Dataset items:
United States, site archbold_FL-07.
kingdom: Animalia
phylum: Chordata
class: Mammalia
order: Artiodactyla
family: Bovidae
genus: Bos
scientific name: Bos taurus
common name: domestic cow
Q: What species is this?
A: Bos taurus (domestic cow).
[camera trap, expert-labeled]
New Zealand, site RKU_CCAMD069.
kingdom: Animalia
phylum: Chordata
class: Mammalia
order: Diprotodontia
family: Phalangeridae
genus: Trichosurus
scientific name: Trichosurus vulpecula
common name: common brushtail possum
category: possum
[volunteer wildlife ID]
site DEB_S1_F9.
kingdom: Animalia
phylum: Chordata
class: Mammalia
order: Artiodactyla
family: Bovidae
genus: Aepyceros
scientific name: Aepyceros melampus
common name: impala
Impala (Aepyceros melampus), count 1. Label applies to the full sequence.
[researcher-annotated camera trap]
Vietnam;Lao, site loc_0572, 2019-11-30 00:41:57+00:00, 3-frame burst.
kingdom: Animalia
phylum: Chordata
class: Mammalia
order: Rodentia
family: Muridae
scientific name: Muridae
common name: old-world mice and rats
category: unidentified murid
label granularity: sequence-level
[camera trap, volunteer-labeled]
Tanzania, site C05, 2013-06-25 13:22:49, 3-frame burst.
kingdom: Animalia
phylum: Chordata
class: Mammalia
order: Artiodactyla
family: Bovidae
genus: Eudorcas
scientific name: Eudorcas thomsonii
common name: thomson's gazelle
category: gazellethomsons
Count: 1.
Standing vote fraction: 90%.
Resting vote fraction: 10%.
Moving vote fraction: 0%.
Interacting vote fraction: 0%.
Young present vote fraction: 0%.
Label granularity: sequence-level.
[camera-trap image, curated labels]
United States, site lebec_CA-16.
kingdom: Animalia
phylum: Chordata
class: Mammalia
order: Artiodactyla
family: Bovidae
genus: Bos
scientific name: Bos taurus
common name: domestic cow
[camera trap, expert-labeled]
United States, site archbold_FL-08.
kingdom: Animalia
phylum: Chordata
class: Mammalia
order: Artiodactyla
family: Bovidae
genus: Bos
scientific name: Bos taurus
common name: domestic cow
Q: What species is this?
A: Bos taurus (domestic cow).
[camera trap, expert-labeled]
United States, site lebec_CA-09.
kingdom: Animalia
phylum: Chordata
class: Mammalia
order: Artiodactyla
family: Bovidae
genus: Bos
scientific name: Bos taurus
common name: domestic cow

# [What you should do]
Using the entries above, return exactly the lines from the line with "genus: Aepyceros" to the line with "Label granularity: sequence-level.", counting both of those lines.

# [Your response]
genus: Aepyceros
scientific name: Aepyceros melampus
common name: impala
Impala (Aepyceros melampus), count 1. Label applies to the full sequence.
[researcher-annotated camera trap]
Vietnam;Lao, site loc_0572, 2019-11-30 00:41:57+00:00, 3-frame burst.
kingdom: Animalia
phylum: Chordata
class: Mammalia
order: Rodentia
family: Muridae
scientific name: Muridae
common name: old-world mice and rats
category: unidentified murid
label granularity: sequence-level
[camera trap, volunteer-labeled]
Tanzania, site C05, 2013-06-25 13:22:49, 3-frame burst.
kingdom: Animalia
phylum: Chordata
class: Mammalia
order: Artiodactyla
family: Bovidae
genus: Eudorcas
scientific name: Eudorcas thomsonii
common name: thomson's gazelle
category: gazellethomsons
Count: 1.
Standing vote fraction: 90%.
Resting vote fraction: 10%.
Moving vote fraction: 0%.
Interacting vote fraction: 0%.
Young present vote fraction: 0%.
Label granularity: sequence-level.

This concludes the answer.